=== Task to carry out ===
Restate every line of the material below word for word, skipping the images.

=== Source material ===
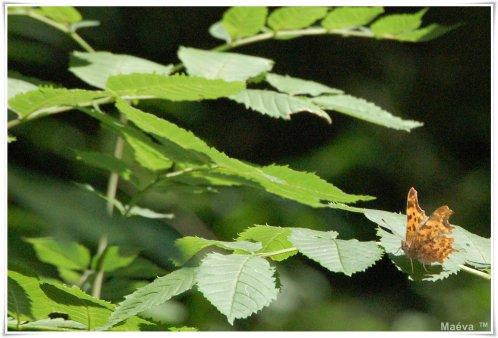 Même pour le simple envol d'un papillon tout le ciel est nécessaire !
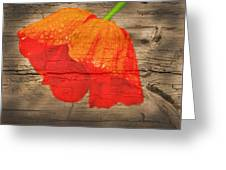 Painted Poppy On Wood Greeting Card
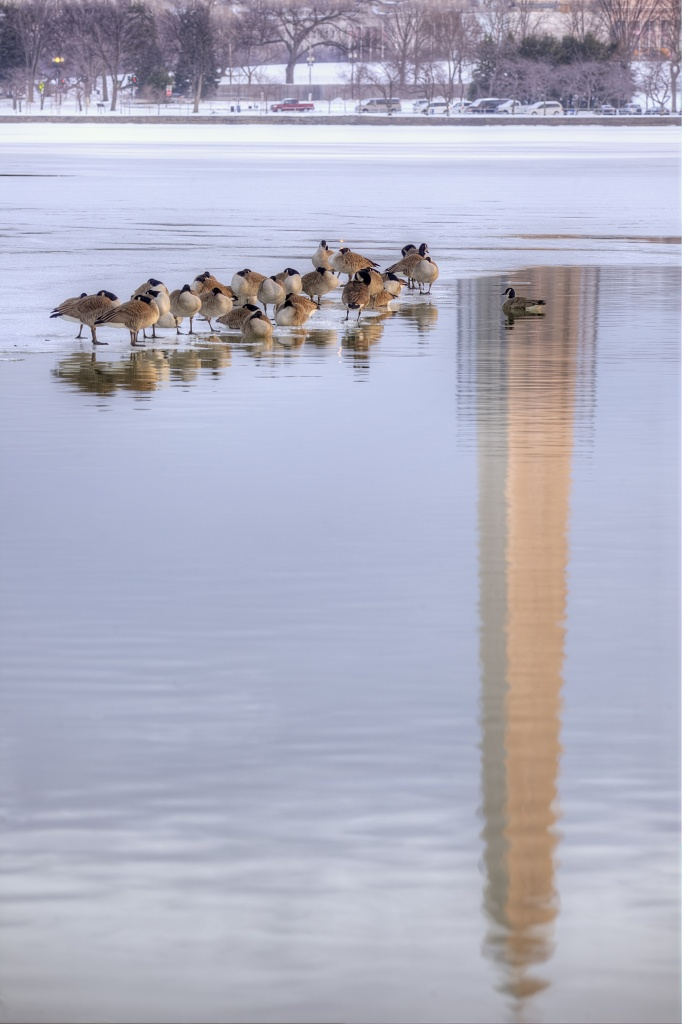 geese, canadian, washington dc, travel, tidal basin, frozen, ice, snow, washington monument, water, reflection, travel,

=== Exercise output ===
 Même pour le simple envol d'un papillon tout le ciel est nécessaire !
 Painted Poppy On Wood Greeting Card
 geese, canadian, washington dc, travel, tidal basin, frozen, ice, snow, washington monument, water, reflection, travel,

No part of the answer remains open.